How to use BigQuery in a Jupyter notebook?
When we try to analyze huge datasets (like blockchain data) through BigQuery, it is useful to run the data load and conversion in the cloud and use our local environment mostly for the final transformations and visualization. For these cases, a jupyter notebook seems to be a fitting environment.
There are at least three main ways by which we can access BigQuery data from a notebook:
- The most simple one is to use the
pandas-gbq
library (we already covered it in this previous post) - Using google's BigQuery notebook extension
- The BigQuery python API
Here we will introduce the last two versions.
(This post is based on this official tutorial.)
Compared to the pandas-gbq
library, we need to define the credentials explicitly.
import os
os.environ["GOOGLE_APPLICATION_CREDENTIALS"] = os.path.expanduser("~/.credentials/Notebook bigquery-c422e406404b.json")
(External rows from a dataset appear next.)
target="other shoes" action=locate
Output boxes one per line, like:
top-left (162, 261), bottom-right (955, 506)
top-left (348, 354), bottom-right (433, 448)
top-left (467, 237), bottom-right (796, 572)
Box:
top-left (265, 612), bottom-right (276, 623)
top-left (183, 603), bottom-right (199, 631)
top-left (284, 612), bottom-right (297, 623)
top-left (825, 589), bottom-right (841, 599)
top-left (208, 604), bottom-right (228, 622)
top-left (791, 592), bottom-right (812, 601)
For the extension to work, we need to install the google-cloud-bigquery
library.
conda install -c conda-forge google-cloud-bigquery
Then, we load the bigquery extension
%load_ext google.cloud.bigquery
By using the %%bigquery
magic command, we immediately define the result of a query as a pandas dataframe.
Here, we pull the total Ethereum token spendings for each day during 2019.
%%bigquery token_transfers
SELECT
SUM(SAFE_CAST(value AS FLOAT64)) AS total_spent,
SAFE_CAST(EXTRACT(DATE FROM block_timestamp) AS DATETIME) AS date
FROM `bigquery-public-data.ethereum_blockchain.token_transfers`
WHERE
EXTRACT(YEAR FROM block_timestamp) = 2019
GROUP BY date
ORDER BY date DESC
token_transfers
import altair as alt
alt.data_transformers.disable_max_rows()
label = alt.selection_single(
# encodings=['x'],
on='mouseover',
nearest=True,
empty='none'
)
chart = alt.Chart().mark_line().encode(
alt.X('date:T'), alt.Y('total_spent:Q', scale=alt.Scale(type='log'))
)
alt.layer(
chart,
chart.mark_circle().encode(
opacity=alt.condition(label, alt.value(1), alt.value(0))
).add_selection(label),
alt.Chart().mark_rule(color='darkgray').encode(
x='date:T'
).transform_filter(label),
chart.mark_text(align='left', dx=5, dy=-5, stroke='white', strokeWidth=2).encode(
text=alt.Text('total_spent:Q', format=',.2e')
).transform_filter(label),
chart.mark_text(align='left', dx=5, dy=-5).encode(
text=alt.Text('total_spent:Q', format=',.2e')
).transform_filter(label),
data=token_transfers
).properties(width=600, height=400, title='Daily token spending during 2019 (log scale)')
from google.cloud import bigquery
client = bigquery.Client()
query ="""
SELECT
from_address,
SUM(SAFE_CAST(value AS FLOAT64)) AS total_spent,
AVG(SAFE_CAST(value AS INT64)) AS average_spent,
COUNT(1) AS times_spent
FROM `bigquery-public-data.ethereum_blockchain.token_transfers`
WHERE
EXTRACT(YEAR FROM block_timestamp) = 2019 AND
EXTRACT(MONTH FROM block_timestamp) = 09 AND
EXTRACT(DAY FROM block_timestamp) = 24 AND
EXTRACT(HOUR FROM block_timestamp) = 12
GROUP BY from_address
ORDER BY times_spent DESC"""
For this example we calculate the number of spendings and their total and average values from addresses over a hour.
df = client.query(query).to_dataframe()
df
alt.Chart(df).mark_rect().encode(
alt.X('times_spent:Q', bin=alt.BinParams(maxbins=20)),
alt.Y('total_spent:Q', bin=alt.BinParams(maxbins=20)),
alt.Color('count()'),
alt.Tooltip('count()')
).properties(title='Total spending value and spending frequency')
As expected, there are a few number of addresses responsible for the highest spending frequency and the highest spending value during that hour.